**Text excerpt**
▬▬▬▬▬▬
July 16, 2003

FROM THE ARCHIVES

Here's a post from February where John Gray (see below) points out how Daniel Dennett, despite his supposed "brightness", is forced to retreat to theology to justify his supposedly evolutionary views. The argument will be familiar to anyone who's been amused by the way modern Darwinists maintain that our ability to make rational choices has essentially freed us from the functioning of natural selection pressures:

EVOLVED OR FREE?:
-REVIEW: of Freedom Evolves by Daniel C Dennett: Does human evolution move onwards and upwards towards liberty and progress? (John Gray, The Independent)
If natural selection had been discovered in India, China or Japan, it is hard to imagine it making much of a stir. Darwin's discovery signalled a major advance in human knowledge, but its cultural impact came from the fact that it was made in a milieu permeated by the Judaeo-Christian belief in human uniqueness. If - along with hundreds of millions of Hindus and Buddhists - you have never believed that humans differ from everything else in the natural world in having an immortal soul, you will find it hard to get worked up by a theory that shows how much we have in common with other animals.
▬▬▬▬▬▬
**Given entries**
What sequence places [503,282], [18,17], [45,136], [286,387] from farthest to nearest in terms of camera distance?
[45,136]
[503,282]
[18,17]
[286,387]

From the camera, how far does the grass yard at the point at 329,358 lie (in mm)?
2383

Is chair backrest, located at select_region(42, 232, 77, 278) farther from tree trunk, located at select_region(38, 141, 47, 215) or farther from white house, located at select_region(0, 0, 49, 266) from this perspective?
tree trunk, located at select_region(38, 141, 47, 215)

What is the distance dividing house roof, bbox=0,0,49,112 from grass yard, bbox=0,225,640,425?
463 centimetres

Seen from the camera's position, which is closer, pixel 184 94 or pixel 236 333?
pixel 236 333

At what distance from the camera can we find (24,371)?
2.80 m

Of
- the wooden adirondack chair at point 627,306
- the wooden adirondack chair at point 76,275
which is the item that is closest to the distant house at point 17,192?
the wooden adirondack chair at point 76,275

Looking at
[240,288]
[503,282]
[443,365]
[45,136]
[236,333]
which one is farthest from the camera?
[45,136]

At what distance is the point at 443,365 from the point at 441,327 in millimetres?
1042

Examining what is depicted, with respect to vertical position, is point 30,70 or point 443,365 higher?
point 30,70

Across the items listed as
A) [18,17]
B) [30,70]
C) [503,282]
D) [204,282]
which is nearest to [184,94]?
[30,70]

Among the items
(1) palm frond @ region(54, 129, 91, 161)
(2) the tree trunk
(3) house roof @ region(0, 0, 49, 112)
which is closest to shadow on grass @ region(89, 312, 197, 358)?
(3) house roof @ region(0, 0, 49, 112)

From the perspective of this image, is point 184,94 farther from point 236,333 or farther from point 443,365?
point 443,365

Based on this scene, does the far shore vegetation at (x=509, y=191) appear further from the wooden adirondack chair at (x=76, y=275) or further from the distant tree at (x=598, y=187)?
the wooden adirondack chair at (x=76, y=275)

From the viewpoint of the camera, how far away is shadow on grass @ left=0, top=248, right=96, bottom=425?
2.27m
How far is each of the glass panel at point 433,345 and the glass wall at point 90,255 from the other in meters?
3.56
▬▬▬▬▬▬
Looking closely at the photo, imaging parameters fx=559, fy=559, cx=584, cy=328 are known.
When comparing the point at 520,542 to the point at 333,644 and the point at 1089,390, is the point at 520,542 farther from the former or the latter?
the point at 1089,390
▬▬▬▬▬▬
Retype the passage from the archived post on Dennett's Freedom Evolves, starting at "FROM THE ARCHIVES" and ending at "Gray, The Independent)".

FROM THE ARCHIVES

Here's a post from February where John Gray (see below) points out how Daniel Dennett, despite his supposed "brightness", is forced to retreat to theology to justify his supposedly evolutionary views. The argument will be familiar to anyone who's been amused by the way modern Darwinists maintain that our ability to make rational choices has essentially freed us from the functioning of natural selection pressures:

EVOLVED OR FREE?:
-REVIEW: of Freedom Evolves by Daniel C Dennett: Does human evolution move onwards and upwards towards liberty and progress? (John Gray, The Independent)